**Aufgabe 1**
Gib aus dem Textauszug zum Bombenkrieg den Teil wieder, der mit den Worten „Doch trotz schwerer“ beginnt und mit „Bombenopfer zu beklagen.“ endet, und benenne darin „Luftwaffenführungen“ in „Luftstreitkräfte“ um.
**Aufgabe 2**
Wie viele Bombenopfer hatte Frankreich laut dem Textauszug zum Bombenkrieg zu beklagen?
**Aufgabe 3**
Nenne alle Personen, die im Textauszug zum Bombenkrieg namentlich erwähnt werden.

======== Vorliegender Textauszug

Doch trotz schwerer Schäden und 43.000 Ziviltoten erreichte der Bombenterror weder einen
Zusammenbruch der Moral in der Zivilgesellschaft noch den der Kriegswirtschaft. Zugleich
wird schon hier offenbar, wie nicht nur die Angegriffenen den Gegner überschätzten und
die Angreifer schon rein zahlenmäßig die Verteidiger unterschätzten sämtliche
Luftwaffenführungen überschätzten die Effizienz und den Erfolg ihrer Angriffe in teils
eklatanter Weise.
Was nun die höchst kontroverse Bombardierung ziviler Ziele angeht, wird hier
nachgewiesen, dass es Churchill war, der von Beginn an Flächenbombardements deutscher
Städte für gerechtfertigt hielt, während Hitler hier eher ein Reagierender war. Noch
kritischer erweisen sich die massiven alliierten Bombardierungen Frankreichs und Italiens
immerhin hatte Frankreich 53.000 Bombenopfer zu beklagen.
Der Autor geht aber auch der spannenden Frage nach, warum keine der bombardierten
Gesellschaften wie von den Militärs erwartet zusammenbrach. Selbst die massiven Angriffe
auf Sofia, die Bulgarien aus dem Bündnis mit den Nazis treiben sollten, oder die auf das
kriegsmüde Mussolini-Italien beschleunigten allenfalls entsprechende Entwicklungen.

================
======== Datenzeilen

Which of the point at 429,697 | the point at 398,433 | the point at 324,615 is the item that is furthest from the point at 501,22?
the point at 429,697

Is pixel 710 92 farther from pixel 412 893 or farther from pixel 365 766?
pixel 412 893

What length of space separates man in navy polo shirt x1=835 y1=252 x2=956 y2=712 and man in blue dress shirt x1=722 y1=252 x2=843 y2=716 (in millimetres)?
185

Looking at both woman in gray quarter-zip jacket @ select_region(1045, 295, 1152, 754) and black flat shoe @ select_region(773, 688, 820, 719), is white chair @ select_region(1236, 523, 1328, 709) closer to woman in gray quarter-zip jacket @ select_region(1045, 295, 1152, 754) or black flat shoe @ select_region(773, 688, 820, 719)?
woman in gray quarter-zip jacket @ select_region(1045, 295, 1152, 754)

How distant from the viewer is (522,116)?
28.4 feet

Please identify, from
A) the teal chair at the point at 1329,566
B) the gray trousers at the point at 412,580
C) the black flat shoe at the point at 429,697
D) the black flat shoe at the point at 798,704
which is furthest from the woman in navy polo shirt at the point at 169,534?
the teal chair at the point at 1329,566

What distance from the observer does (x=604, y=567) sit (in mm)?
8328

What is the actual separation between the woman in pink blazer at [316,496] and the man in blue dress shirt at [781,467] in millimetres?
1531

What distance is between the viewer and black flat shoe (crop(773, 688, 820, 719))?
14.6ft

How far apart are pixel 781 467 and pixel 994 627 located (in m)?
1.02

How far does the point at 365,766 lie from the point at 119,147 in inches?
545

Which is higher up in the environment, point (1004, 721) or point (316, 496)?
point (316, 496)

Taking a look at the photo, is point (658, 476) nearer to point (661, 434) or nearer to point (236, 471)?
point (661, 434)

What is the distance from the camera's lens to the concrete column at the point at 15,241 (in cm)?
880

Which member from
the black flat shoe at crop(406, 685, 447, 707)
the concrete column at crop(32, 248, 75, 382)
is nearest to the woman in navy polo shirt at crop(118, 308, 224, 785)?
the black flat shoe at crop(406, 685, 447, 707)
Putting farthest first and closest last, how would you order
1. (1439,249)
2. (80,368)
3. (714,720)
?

================

**Antwort 1**
Doch trotz schwerer Schäden und 43.000 Ziviltoten erreichte der Bombenterror weder einen
Zusammenbruch der Moral in der Zivilgesellschaft noch den der Kriegswirtschaft. Zugleich
wird schon hier offenbar, wie nicht nur die Angegriffenen den Gegner überschätzten und
die Angreifer schon rein zahlenmäßig die Verteidiger unterschätzten sämtliche
Luftstreitkräfte überschätzten die Effizienz und den Erfolg ihrer Angriffe in teils
eklatanter Weise.
Was nun die höchst kontroverse Bombardierung ziviler Ziele angeht, wird hier
nachgewiesen, dass es Churchill war, der von Beginn an Flächenbombardements deutscher
Städte für gerechtfertigt hielt, während Hitler hier eher ein Reagierender war. Noch
kritischer erweisen sich die massiven alliierten Bombardierungen Frankreichs und Italiens
immerhin hatte Frankreich 53.000 Bombenopfer zu beklagen.

**Antwort 2**
53.000

**Antwort 3**
Churchill, Hitler, Mussolini